INSTRUCTIONS:
1. In the azithromycin passage, which two measures decreased with azithromycin in adult patients with chronic obstructive lung disease?
2. Rewrite the azithromycin passage from the words "Despite the availability" through "against this backdrop.", substituting "treatment guidelines" for "management guidelines".
3. Extend the passage on azithromycin in airway disease beyond its final sentence.

DOCUMENT EXTRACT:
━━━━━━━━

Longer durations of azithromycin therapy have been reported to decrease acute pulmonary exacerbations in cystic fibrosis [11], non-cystic fibrosis bronchiectasis [12], chronic suppurative lung disease [13], bronchial asthma [14], surfactant protein deficiency [15], and chronic obstructive pulmonary disease [16,17] in adults. This therapeutic and prophylactic diversity suggests that the effects of azithromycin may not be mediated by antimicrobial action alone. Serial measurement of IL-8 in nasal fluid and serum of infants admitted for RSV bronchiolitis [8] showed that azithromycin treatment decreased the levels after two weeks of therapy. Similarly, in a group of adult patients with chronic obstructive lung disease, azithromycin resulted in decreased sputum neutrophils and the neutrophil chemokine CXCL8. These findings suggest an anti-inflammatory and/or immunomodulatory effect of azithromycin [19].

Despite the availability of several pieces of relatively high quality evidence highlighted above, it should be noted that azithromycin is still not included in management guidelines for most of these conditions as a standard of care. The recent trial [20] comparing azithromycin versus placebo for treatment of acute episodic airway symptoms in infants and young children, has to be examined against this backdrop.

━━━━━━━━

DATA PROVIDED:

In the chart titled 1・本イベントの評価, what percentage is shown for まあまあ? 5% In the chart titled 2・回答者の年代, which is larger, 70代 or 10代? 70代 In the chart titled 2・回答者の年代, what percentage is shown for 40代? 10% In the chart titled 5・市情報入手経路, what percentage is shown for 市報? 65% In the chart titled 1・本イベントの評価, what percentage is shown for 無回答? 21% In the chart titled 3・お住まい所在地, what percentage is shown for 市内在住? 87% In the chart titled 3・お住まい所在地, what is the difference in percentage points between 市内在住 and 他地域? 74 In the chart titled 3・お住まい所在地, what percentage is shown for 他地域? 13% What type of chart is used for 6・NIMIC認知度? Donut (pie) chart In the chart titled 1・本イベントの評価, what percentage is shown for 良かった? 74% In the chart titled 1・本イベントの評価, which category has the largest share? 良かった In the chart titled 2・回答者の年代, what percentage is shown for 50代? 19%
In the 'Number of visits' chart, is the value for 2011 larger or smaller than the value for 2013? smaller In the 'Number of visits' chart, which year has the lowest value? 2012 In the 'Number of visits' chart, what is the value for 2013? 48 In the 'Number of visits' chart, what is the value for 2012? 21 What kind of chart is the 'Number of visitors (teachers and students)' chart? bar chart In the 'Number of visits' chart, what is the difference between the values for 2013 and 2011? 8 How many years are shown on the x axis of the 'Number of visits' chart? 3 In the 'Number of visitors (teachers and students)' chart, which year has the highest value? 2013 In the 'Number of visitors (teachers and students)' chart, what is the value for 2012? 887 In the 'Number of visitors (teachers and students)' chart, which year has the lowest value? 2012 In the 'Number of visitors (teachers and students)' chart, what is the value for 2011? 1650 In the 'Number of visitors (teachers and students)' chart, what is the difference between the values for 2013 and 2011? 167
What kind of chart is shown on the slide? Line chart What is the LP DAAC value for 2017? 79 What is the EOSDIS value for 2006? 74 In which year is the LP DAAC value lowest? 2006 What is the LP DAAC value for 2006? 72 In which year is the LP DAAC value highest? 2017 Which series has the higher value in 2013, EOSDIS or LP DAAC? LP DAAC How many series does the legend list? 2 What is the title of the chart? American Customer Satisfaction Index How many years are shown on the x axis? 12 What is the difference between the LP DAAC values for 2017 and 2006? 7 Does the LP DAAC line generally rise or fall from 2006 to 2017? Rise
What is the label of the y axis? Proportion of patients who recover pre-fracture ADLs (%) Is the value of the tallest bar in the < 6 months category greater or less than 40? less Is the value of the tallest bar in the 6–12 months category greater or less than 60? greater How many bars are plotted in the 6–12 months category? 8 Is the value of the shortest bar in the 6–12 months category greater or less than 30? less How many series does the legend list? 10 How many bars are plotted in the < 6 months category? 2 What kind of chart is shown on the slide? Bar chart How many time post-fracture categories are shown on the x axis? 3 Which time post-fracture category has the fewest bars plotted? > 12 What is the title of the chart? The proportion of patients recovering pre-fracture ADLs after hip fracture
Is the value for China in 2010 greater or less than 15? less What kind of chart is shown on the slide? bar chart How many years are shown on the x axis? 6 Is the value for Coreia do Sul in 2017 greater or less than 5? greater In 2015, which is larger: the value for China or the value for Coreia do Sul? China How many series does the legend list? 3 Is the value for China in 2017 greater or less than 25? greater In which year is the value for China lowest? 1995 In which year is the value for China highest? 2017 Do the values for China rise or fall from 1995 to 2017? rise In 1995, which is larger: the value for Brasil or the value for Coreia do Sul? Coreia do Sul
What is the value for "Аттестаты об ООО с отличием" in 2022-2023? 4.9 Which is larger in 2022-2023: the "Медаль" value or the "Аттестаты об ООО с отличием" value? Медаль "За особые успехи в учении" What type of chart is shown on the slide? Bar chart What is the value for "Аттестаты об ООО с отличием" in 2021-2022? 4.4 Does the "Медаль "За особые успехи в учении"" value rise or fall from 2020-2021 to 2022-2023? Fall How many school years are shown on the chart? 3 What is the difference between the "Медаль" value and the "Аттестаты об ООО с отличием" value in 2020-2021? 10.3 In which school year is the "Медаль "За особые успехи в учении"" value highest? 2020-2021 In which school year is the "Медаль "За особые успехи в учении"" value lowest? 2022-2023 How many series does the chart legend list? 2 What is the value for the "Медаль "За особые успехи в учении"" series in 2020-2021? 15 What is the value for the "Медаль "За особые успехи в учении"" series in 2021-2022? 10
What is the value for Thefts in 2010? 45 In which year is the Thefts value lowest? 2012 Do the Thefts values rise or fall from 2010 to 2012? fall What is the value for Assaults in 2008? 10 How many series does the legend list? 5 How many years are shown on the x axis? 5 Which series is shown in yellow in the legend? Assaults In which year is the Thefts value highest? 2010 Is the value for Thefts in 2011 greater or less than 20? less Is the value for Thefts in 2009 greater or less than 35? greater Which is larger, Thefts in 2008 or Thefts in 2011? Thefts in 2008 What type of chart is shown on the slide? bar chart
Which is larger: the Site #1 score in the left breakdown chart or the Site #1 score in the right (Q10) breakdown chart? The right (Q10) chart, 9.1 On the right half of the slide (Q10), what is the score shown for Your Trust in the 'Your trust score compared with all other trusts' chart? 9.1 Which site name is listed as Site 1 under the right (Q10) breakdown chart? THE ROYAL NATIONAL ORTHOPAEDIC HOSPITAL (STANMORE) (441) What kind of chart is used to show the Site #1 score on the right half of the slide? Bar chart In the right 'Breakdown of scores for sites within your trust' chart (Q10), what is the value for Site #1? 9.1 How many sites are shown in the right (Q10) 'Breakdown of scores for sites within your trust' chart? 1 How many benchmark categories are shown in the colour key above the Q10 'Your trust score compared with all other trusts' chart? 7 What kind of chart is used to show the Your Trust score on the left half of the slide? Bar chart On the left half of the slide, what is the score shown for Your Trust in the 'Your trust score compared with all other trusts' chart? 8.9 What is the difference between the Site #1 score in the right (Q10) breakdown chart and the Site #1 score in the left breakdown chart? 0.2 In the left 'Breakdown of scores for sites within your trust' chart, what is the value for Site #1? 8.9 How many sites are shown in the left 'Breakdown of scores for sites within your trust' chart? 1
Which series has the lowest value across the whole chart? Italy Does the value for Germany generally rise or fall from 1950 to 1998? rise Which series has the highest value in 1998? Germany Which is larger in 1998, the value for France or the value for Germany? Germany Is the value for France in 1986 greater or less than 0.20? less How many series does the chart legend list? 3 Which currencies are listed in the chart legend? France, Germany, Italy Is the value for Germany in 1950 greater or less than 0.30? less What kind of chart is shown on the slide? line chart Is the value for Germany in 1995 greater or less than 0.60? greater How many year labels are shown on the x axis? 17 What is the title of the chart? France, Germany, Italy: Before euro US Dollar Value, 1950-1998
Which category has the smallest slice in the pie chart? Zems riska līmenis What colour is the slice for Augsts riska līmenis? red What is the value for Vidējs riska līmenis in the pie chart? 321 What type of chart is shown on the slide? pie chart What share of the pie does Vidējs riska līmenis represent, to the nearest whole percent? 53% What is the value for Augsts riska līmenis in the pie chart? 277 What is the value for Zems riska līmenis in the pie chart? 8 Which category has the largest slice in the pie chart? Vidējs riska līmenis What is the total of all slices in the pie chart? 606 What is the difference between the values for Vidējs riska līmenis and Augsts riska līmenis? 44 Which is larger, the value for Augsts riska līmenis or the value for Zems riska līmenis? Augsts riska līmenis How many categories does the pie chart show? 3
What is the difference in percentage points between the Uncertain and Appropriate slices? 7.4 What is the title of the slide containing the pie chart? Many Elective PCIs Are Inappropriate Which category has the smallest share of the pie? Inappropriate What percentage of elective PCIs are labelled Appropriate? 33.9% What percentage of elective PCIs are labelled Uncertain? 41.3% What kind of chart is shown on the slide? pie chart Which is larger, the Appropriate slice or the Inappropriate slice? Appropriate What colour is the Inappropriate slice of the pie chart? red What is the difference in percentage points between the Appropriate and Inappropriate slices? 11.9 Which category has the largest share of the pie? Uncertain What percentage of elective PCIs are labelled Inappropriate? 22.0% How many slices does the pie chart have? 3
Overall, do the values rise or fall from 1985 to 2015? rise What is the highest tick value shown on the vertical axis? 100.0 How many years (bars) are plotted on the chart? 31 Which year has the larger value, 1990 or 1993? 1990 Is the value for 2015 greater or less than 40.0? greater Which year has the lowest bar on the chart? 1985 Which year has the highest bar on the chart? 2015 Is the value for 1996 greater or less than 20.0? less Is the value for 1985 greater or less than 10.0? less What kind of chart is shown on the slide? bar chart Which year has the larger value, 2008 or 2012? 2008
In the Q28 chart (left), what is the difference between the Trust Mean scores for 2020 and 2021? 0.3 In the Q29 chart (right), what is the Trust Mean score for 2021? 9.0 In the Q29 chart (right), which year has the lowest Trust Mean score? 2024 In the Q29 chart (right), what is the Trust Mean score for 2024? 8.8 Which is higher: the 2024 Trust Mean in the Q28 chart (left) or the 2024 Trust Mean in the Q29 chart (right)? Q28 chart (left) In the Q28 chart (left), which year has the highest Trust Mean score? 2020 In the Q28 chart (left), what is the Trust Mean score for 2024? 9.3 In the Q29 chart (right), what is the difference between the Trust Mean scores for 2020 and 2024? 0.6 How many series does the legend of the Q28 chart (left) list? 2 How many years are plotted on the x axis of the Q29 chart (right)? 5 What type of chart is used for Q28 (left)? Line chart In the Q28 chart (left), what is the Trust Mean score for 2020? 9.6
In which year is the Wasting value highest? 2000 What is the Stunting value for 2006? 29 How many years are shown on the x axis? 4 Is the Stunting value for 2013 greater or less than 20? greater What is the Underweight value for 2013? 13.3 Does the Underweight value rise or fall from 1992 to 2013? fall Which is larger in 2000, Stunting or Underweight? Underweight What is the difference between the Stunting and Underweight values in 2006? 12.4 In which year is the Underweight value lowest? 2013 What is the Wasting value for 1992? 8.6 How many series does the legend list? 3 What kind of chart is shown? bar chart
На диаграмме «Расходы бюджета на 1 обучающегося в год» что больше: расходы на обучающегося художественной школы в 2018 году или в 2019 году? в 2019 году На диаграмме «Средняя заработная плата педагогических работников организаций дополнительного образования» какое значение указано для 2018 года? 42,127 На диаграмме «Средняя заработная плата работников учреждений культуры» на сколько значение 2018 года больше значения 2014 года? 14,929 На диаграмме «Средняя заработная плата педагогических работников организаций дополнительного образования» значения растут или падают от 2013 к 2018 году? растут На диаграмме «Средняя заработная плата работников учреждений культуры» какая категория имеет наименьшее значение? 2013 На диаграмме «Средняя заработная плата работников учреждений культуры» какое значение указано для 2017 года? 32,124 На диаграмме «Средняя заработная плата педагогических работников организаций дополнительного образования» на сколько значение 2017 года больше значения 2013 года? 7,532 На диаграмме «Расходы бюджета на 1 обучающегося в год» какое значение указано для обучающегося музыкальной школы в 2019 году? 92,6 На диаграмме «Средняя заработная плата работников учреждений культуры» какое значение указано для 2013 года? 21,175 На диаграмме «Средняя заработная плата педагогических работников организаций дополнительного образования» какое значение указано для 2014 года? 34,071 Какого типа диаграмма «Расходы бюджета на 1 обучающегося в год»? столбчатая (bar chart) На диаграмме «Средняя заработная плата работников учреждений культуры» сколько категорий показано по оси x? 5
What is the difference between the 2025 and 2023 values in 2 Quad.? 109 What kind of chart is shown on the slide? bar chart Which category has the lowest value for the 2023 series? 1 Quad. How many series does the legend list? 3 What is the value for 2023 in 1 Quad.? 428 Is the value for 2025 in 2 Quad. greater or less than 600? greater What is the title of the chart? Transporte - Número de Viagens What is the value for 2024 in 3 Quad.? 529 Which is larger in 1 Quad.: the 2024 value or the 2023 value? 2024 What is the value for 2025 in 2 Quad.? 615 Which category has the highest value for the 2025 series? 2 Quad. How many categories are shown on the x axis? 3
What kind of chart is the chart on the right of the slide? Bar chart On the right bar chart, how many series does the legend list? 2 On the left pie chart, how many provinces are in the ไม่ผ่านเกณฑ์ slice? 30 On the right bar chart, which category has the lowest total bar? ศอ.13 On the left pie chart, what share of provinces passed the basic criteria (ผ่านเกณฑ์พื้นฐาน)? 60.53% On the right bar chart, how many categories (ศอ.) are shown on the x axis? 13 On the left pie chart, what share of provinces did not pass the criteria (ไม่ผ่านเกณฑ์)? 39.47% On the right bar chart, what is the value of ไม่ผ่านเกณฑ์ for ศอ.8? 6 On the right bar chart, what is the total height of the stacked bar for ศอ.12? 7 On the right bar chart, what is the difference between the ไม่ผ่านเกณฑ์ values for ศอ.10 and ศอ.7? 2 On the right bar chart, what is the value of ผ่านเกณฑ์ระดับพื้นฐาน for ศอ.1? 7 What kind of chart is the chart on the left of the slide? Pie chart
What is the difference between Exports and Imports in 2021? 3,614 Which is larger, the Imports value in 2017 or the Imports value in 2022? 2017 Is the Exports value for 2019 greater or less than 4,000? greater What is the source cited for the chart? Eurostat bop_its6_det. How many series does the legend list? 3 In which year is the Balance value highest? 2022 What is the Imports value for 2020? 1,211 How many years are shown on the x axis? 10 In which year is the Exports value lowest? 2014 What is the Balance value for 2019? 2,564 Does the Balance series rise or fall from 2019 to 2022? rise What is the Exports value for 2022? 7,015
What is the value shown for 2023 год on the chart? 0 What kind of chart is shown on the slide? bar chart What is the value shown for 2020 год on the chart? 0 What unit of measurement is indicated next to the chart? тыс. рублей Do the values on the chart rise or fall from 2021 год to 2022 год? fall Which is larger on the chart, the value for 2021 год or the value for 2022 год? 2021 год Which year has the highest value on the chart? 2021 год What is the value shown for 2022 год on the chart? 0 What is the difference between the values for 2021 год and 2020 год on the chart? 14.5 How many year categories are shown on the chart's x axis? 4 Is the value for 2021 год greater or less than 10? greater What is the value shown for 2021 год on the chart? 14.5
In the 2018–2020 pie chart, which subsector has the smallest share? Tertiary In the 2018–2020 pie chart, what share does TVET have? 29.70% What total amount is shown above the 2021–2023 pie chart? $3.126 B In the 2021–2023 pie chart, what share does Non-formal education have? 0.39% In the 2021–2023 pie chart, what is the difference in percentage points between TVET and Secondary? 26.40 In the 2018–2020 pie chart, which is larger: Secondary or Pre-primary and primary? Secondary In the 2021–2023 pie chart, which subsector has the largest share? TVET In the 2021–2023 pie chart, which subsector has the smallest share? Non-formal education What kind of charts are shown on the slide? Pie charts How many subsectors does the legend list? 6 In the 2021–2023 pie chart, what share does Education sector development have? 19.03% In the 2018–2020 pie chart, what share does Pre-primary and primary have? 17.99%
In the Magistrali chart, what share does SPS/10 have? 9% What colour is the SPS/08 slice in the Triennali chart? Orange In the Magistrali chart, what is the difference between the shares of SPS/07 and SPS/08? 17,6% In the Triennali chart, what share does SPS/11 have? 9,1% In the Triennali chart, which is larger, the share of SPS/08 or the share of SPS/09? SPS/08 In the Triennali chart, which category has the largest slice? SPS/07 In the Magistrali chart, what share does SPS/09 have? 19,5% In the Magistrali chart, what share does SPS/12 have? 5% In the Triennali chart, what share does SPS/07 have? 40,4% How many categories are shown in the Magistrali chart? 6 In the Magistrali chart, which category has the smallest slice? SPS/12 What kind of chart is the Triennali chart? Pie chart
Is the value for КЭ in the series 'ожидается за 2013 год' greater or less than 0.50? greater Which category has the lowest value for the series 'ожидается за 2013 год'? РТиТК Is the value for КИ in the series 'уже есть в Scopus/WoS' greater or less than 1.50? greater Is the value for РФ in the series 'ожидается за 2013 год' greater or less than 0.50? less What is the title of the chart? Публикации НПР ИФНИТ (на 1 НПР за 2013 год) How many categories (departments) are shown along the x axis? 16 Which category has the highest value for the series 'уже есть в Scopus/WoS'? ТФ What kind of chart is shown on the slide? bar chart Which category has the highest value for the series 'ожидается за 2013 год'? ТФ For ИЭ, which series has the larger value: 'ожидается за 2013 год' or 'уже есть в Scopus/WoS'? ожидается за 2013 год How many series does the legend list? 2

━━━━━━━━

TASK RESPONSES:
1. Sputum neutrophils and the neutrophil chemokine CXCL8.

2.
Despite the availability of several pieces of relatively high quality evidence highlighted above, it should be noted that azithromycin is still not included in treatment guidelines for most of these conditions as a standard of care. The recent trial [20] comparing azithromycin versus placebo for treatment of acute episodic airway symptoms in infants and young children, has to be examined against this backdrop.

3.
Critical appraisal: Table I summarizes a critical appraisal of the study [20]. One of the major difficulties with this trial [20] is that the investigators’ definition of ‘troublesome lung symptoms’ are used interchangeably with ‘asthma-like symptoms.’ The intention is probably to use the evidence in the latter condition. But the hallmark sign of asthma-like episodes – wheeze auscultable by physicians – is missing in the majority of enrolled infants. In fact, objective wheeze was present in only 18% of the randomized episodes, although (given the age group of the enrolled participants) wheeze would be expected to be a dominant sign. This is also perhaps why the number of infants who required beta-2 agonist as well as those prescribed oral steroids, are not presented. In these circumstances, it is difficult to accept that the enrolled infants in this trial truly represent ‘asthma-like’ episodes.

Table I: Critical Appraisal of the Trial

Research question Does a short course of oral Azithromycin (I=Intervention) administered to infants having a history of recurrent respiratory symptoms, and presenting with an acute episode (P=Population), change the duration of the episode (O=Outcome), compared to placebo (C=Comparator)?
Study design Randomized controlled trial (RCT)
Study setting Single-centre Danish birth cohort.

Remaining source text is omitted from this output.